In 2010 and 2011, after eight student suicides attributed to bullying rocked the community, students in the district filed federal civil rights lawsuits complaining that a district “no promo homo” rule — a colloquialism describing school policies that prevent staff from discussing LGBT topics, supposedly because such talk promotes homosexuality — stopped school administrators from enforcing students’ rights and protecting them from violence. Because of the policy, harassment and taunting went unchecked, the student plaintiffs charged.

In 2012, the district settled the main lawsuit by entering into an agreement with the U.S. Departments of Education and Justice in which it committed to an extensive list of changes aimed at altering the climate in the schools. Federal oversight of the settlement lapsed in 2017, the year that incoming U.S. Education Secretary Betsy DeVos proposed rescinding Obama-era guidance on civil rights protections for LGBT students.

Minnesota law does not require gender-neutral bathrooms in schools or other public facilities, but the state Department of Education in 2017 released extensive guidance for schools outlining steps they could take to protect gender-nonconforming students. Over Wardlow’s signature, the alliance sent a letter to every district in the state laying out its opposition to the guidelines and insisting that accommodating students’ preferred personal pronouns violated the free-speech rights of other students.

A relative unknown, Wardlow was considered a long shot for the attorney general seat until last week.

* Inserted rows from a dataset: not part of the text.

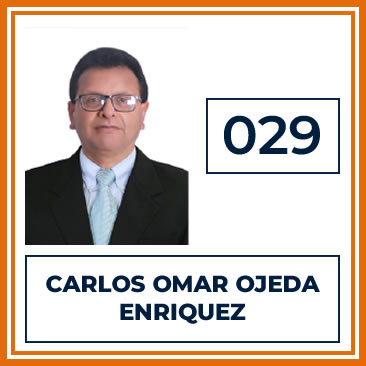 tarjeton-Carlos-Omar-Ojeda-E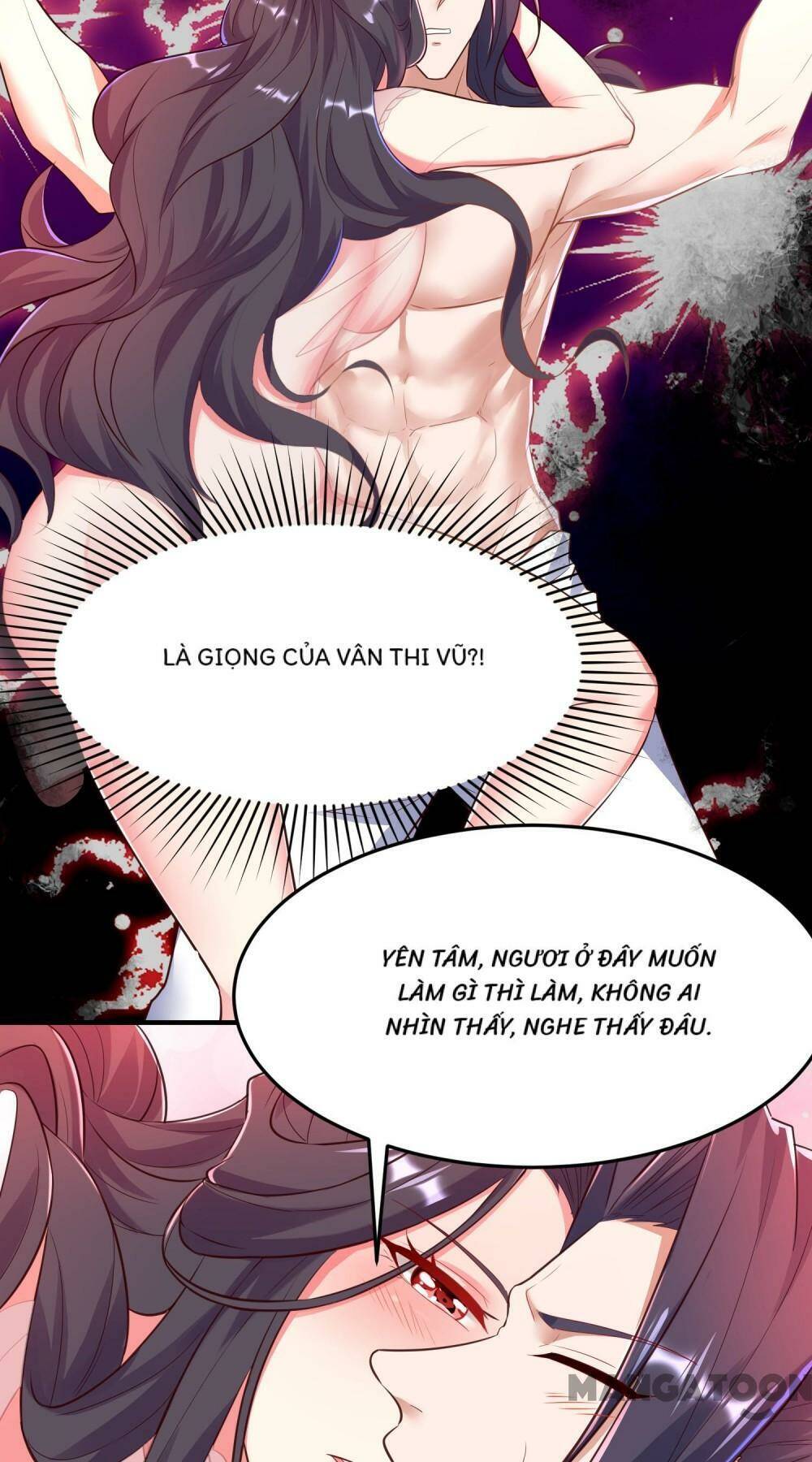 Đệ Nhất Người Ở Rể Chapter 280 - Trang 2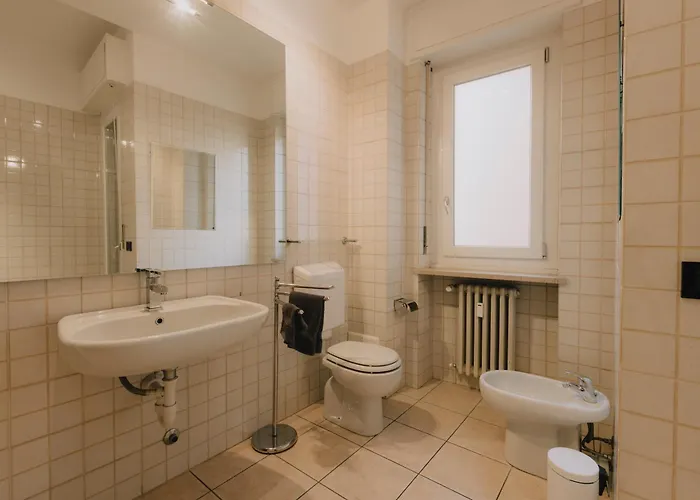 Arena Luxury ורונה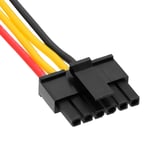 Батерия за прахосмукачка Neato Botvac 80 85 - 12V 2000 mAh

A poll conducted in mid-September found six-term Rep. Keith Ellison, the first Muslim elected to Congress, favored over Wardlow for the AG seat 41 percent to 36 percent. But in a reversal, an Oct. 22 survey of 800 likely voters conducted by the Minneapolis Star Tribune and Minnesota Public Radio found Wardlow ahead 43 percent to 36 percent.

Ellison has struggled to shake domestic abuse allegations raised by a former girlfriend, Karen Monahan, who said in August that Ellison had engaged in “narcissistic abuse,” raged against her, and in one instance attempted to pull her off of a bed by the ankle. Monahan provided numerous text messages to Minnesota Public Radio, which characterized them as communications one would expect in a breakup. Ellison, whose ex-wife is a longtime member of the Minneapolis School Board, has denied the allegations.

Wardlow made the news himself earlier this month when he was captured on tape at a GOP fundraiser vowing to “fire 42 Democratic attorneys right off the bat and get Republican attorneys in there” if elected attorney general, MPR reported. He had been running on promises to depoliticize the agency, insisting that as attorney general he would uphold existing laws whether he agreed with them or not.

If Wardlow wins, he will be Minnesota’s first Republican attorney general in 50 years.